Usually when the S&P 500 is reshuffled, it occurs when a company is acquired or as part of a routine quarterly rebalancing. Often, changes happen due to shifts in a company’s size: one might be sent to the S&P’s small-cap or mid-cap indexes while another moves up to the large-cap gauge.

In October, industrial tech firm Vontier Corp. replaced Noble Energy Inc., which was acquired by Chevron Corp. Noble Energy last traded with a market value of $4.1 billion, not far off from Vontier’s $4.9 billion. E*Trade Financial, which was purchased by Morgan Stanley, was replaced by Pool Corp., a distributor of swimming pool supplies of roughly the same size.

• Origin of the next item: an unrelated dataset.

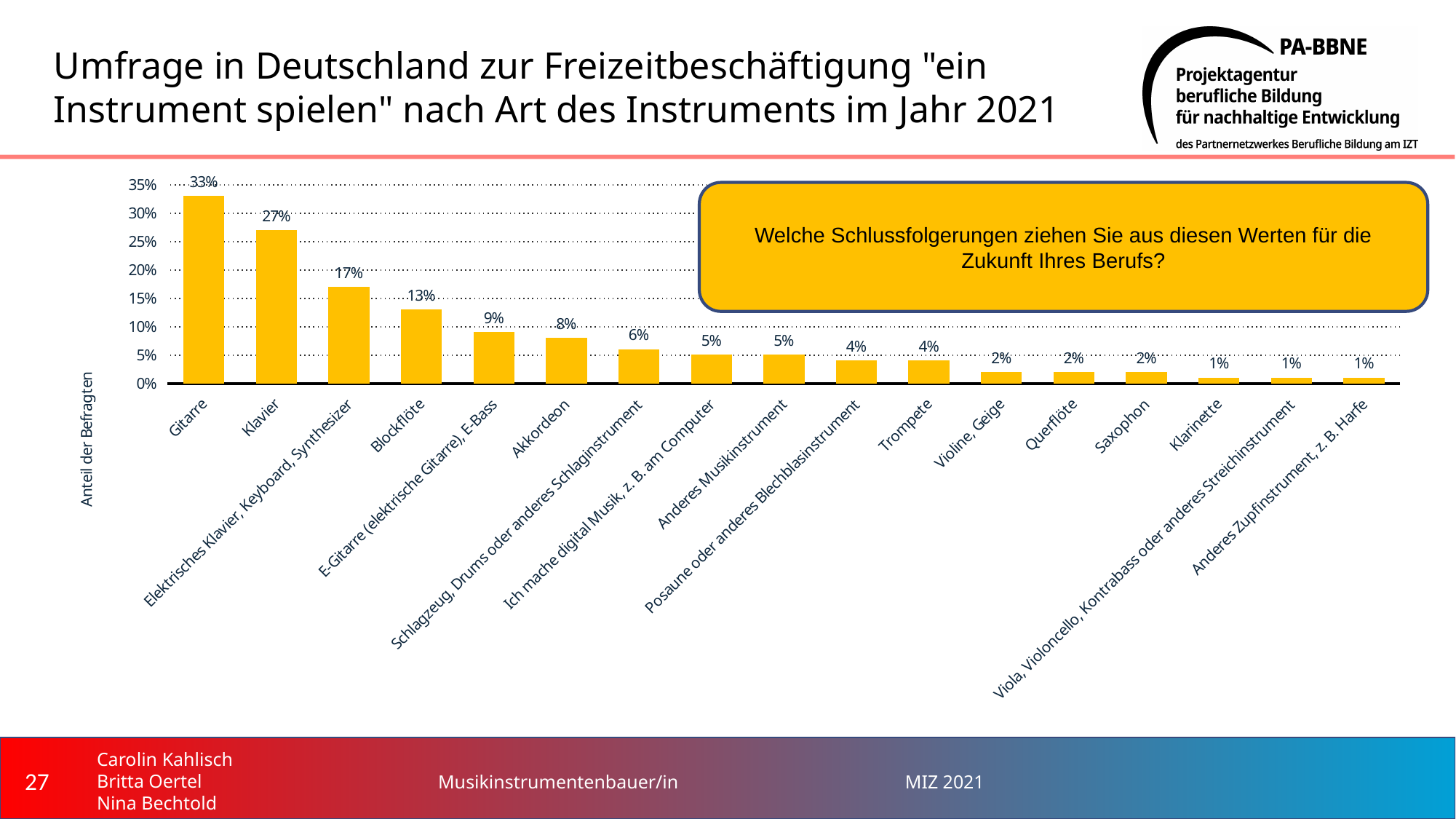
Which instrument has the highest share? Gitarre What is the value for Saxophon? 2% What kind of chart is shown on the slide? Bar chart What is the label of the vertical axis? Anteil der Befragten What is the value for Akkordeon? 8% What is the value for Gitarre? 33% What is the value for Trompete? 4% What is the value for Blockflöte? 13% What is the difference between the values for Gitarre and Klavier? 6% Which is larger, the value for Akkordeon or the value for Trompete? Akkordeon What is the difference between the values for Elektrisches Klavier, Keyboard, Synthesizer and Blockflöte? 4% How many instrument categories are shown in the chart? 17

In Tesla’s case, as far as index-trackers are concerned, there’s no single company large enough that its removal would offset its addition. Index-fund managers have speculated in the past that when the carmaker is added, they’ll need to sell small bits of other members of the gauge to create space.

“In effect, this is trading a pawn on the chessboard for a queen,” Lawrence Creatura, a portfolio manager at PRSPCTV Capital LLC, said by phone. “The size of Tesla as it’s being included in the index is much larger relative to the company that is likely to come out. That’s going to create a lot of shuffling among passive funds that track the S&P 500 explicitly.”

Given the sheer amount of investment dollars that track the benchmark, index mutual funds and exchange-traded funds were already hashing out strategies back in July for this possibility. Back then, when Tesla’s market-cap stood near $280 billion, Vanguard Group Inc. estimated managers of passive funds will have to sell about $35 billion to $40 billion of shares in the rest of the index’s companies to make a hole big enough to fit purchases of Tesla shares. Now, after over another $100 billion in value was added to Tesla, that amount is presumably larger.

Tesla’s path to the S&P 500 has been unconventional. Investors believed in Musk’s firm’s growth story enough to bid the share price ever higher despite a record dotted with more quarterly losses than profits. One rule for index inclusion requires that the sum of total earnings over the past four quarters must be positive — a feat Tesla did not reach until this summer.

As S&P Dow Jones’ Silverblatt said, “the times have changed.” Companies go public when they’re older now, once they have already delivered solid growth. This may be the first time passive index overlords and fund managers have to deal with such an untraditional addition. But it may not be the last.